Listed records →

================================

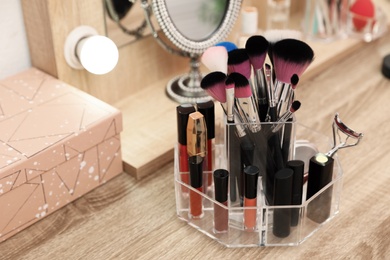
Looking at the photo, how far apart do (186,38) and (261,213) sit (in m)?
0.30

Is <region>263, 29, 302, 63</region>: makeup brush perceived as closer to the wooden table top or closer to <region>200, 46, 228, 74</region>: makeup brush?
<region>200, 46, 228, 74</region>: makeup brush

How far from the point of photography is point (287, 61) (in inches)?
24.5

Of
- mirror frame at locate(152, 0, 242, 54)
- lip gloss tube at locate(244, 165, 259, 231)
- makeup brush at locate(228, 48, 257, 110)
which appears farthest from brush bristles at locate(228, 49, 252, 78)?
mirror frame at locate(152, 0, 242, 54)

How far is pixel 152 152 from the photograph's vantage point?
81cm

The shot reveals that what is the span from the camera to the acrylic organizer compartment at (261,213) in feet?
2.19

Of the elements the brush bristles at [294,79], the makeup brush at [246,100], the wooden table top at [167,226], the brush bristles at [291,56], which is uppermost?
the brush bristles at [291,56]

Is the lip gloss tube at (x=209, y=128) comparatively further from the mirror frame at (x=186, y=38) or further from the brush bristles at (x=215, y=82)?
the mirror frame at (x=186, y=38)

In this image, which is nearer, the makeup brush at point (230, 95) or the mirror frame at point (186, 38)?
the makeup brush at point (230, 95)

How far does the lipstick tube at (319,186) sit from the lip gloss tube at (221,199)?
0.10 m

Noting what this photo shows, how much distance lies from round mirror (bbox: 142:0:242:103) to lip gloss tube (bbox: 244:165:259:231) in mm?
266

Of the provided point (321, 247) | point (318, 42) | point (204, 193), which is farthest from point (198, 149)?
point (318, 42)

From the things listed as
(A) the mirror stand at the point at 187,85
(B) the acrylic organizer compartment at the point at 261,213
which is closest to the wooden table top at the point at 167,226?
(B) the acrylic organizer compartment at the point at 261,213

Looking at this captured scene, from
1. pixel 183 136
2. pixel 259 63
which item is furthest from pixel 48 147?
pixel 259 63

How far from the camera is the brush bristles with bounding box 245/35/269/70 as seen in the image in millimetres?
631
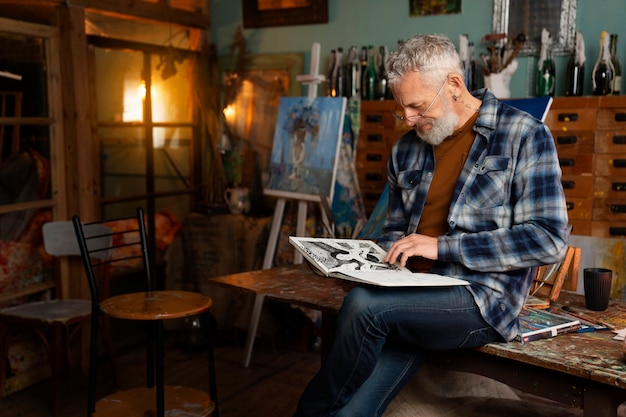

================================

Exercise goal → Can you reproduce all of the data above word for word, leaving out the pictures?

Answer for the task →
Looking at the photo, how far apart do (186,38) and (261,213) sit (in m)?
0.30

Is <region>263, 29, 302, 63</region>: makeup brush perceived as closer to the wooden table top or closer to <region>200, 46, 228, 74</region>: makeup brush?
<region>200, 46, 228, 74</region>: makeup brush

How far from the point of photography is point (287, 61) (in inches)?
24.5

Of
- mirror frame at locate(152, 0, 242, 54)
- lip gloss tube at locate(244, 165, 259, 231)
- makeup brush at locate(228, 48, 257, 110)
which appears farthest from brush bristles at locate(228, 49, 252, 78)?
mirror frame at locate(152, 0, 242, 54)

How far is pixel 152 152 from the photograph's vantage point?
81cm

The shot reveals that what is the span from the camera to the acrylic organizer compartment at (261,213) in feet?
2.19

Of the elements the brush bristles at [294,79], the makeup brush at [246,100], the wooden table top at [167,226], the brush bristles at [291,56], which is uppermost?
the brush bristles at [291,56]

Is the lip gloss tube at (x=209, y=128) comparatively further from the mirror frame at (x=186, y=38) or further from the brush bristles at (x=215, y=82)?
the mirror frame at (x=186, y=38)

In this image, which is nearer, the makeup brush at point (230, 95) or the mirror frame at point (186, 38)?
the makeup brush at point (230, 95)

How far does the lipstick tube at (319,186) sit from the lip gloss tube at (221,199)?
0.10 m

Noting what this photo shows, how much distance lies from round mirror (bbox: 142:0:242:103) to lip gloss tube (bbox: 244:165:259:231) in mm?
266

Of the provided point (321, 247) | point (318, 42) | point (204, 193), which is farthest from point (198, 149)?
point (318, 42)

From the things listed as
(A) the mirror stand at the point at 187,85
(B) the acrylic organizer compartment at the point at 261,213
which is closest to the wooden table top at the point at 167,226?
(B) the acrylic organizer compartment at the point at 261,213

Looking at this captured scene, from
1. pixel 183 136
2. pixel 259 63
which item is furthest from pixel 48 147?
pixel 259 63

How far from the camera is the brush bristles with bounding box 245/35/269/70 as seen in the image in millimetres?
631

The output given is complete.